Watershed Moments

by Jonathan Reisman

I traveled to Augusta in early February to testify on several climate, energy, and environmental policy bills. The geography of the three-hour drive triggered memories of similar journeys over the past forty years.

Thirty years ago, in the spring of 1995, I took a leave of absence from UMM to work for newly and narrowly elected Independent Governor Angus King. I had advised candidate King to oppose car testing, which was part of how Maine was complying with the 1990 Clean Air Act Amendments (CAAA, led by Maine Senator George Mitchell). In the 1994 gubernatorial campaign, Democrat Joe Brennan, Republican Susan Collins, and Green Jonathan Carter all supported car testing. My reward was a special projects assignment to find a way to make good on that campaign promise without drawing federal penalties.

I’d leave Cooper and the Dennys River watershed every Monday morning in the dark and drive west down the Airline through the East Machias, Machias, Narraguagus, and Union River watersheds to the Hancock County Highlands. The environmental left had just started their Atlantic salmon endangered species listing effort on those watersheds. I advised my new boss to oppose that listing, and he took that advice.

Township 30 is just west of the Machias River. In 1987, a “special” waste landfill proposal there had been noisily defeated by environmental activist Nancy Oden. I had first met Nancy after I was elected a Board member of Eastern Maine Electric Cooperative. She called me up to berate me for supporting the Coop’s Right of Way Management Plan, which included pesticides that she loathed. That might have been the moment I realized that environmental policy involved politics as much if not more than science and economics (the dismal science), and it really didn’t matter whether I liked that or not. The path to running for Congress in 1998 against John Baldacci was getting somewhat beaten.

Angus pushed for $100 million in improvements to Route 9. Passing lanes and other improvements cut travel time and made it safer and less terrifying. In the ’80s, on the narrower and passing-challenged Airline, oncoming, yellow Sunbury Trucks were called “killer bees.” That was probably unfair, but they could be terrifying.

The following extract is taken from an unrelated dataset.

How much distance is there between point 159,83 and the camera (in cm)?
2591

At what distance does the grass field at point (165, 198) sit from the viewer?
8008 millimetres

Transitioning from the Airline to the interstate brings bigger rivers/watersheds — the Penobscot and Sebasticook/Kennebec. Newport’s Sebasticook flows into the Kennebec at Winslow. My alma mater Colby is across the river up Mayflower Hill in Waterville, just east of the interstate. Upstream lies the Dead River and Benedict Arnold’s ill-fated invasion of Quebec. Downstream lies Augusta and all the political science, policy analysis, ambition, and mischief a retired Statler and Waldorf intern could wish for.

Exiting the interstate at Western Avenue, the Senator Inn and Spa is immediately on the right. In 1995, I would join the Washington County legislative delegation for a weekly breakfast there. Rep. Theone Look advised the young whippersnapper to stay at the Senator because it’s very close and convenient to the State House and they took good care of you. I have taken her advice ever since.

Past the Senator is the Maine State Armory (I think there are large stores of whoopie pies and Moxie inside), where you take a right onto Capitol Street and proceed to the ugly, squat ramped concrete state parking garage, kitty-corner from the Cross Office Building (think early Politburo), and the State House.

My arrival coincides with a noisy anti-Trump/anti-Elon Musk resistance demonstration between the State House and Cross/Politburo building. I hadn’t seen a “pussy hat” in some time. 

The country remains closely divided. The shock and awe policy strategy and purpose that Trump is following is charging up an optimistic “irrational exuberance” amongst his supporters (I voted for him three times). It is also supercharging an irrational resistance that sees Trump as a Hitlerian existential threat to “Democracy” and their cultural and political hegemony over the deplorables.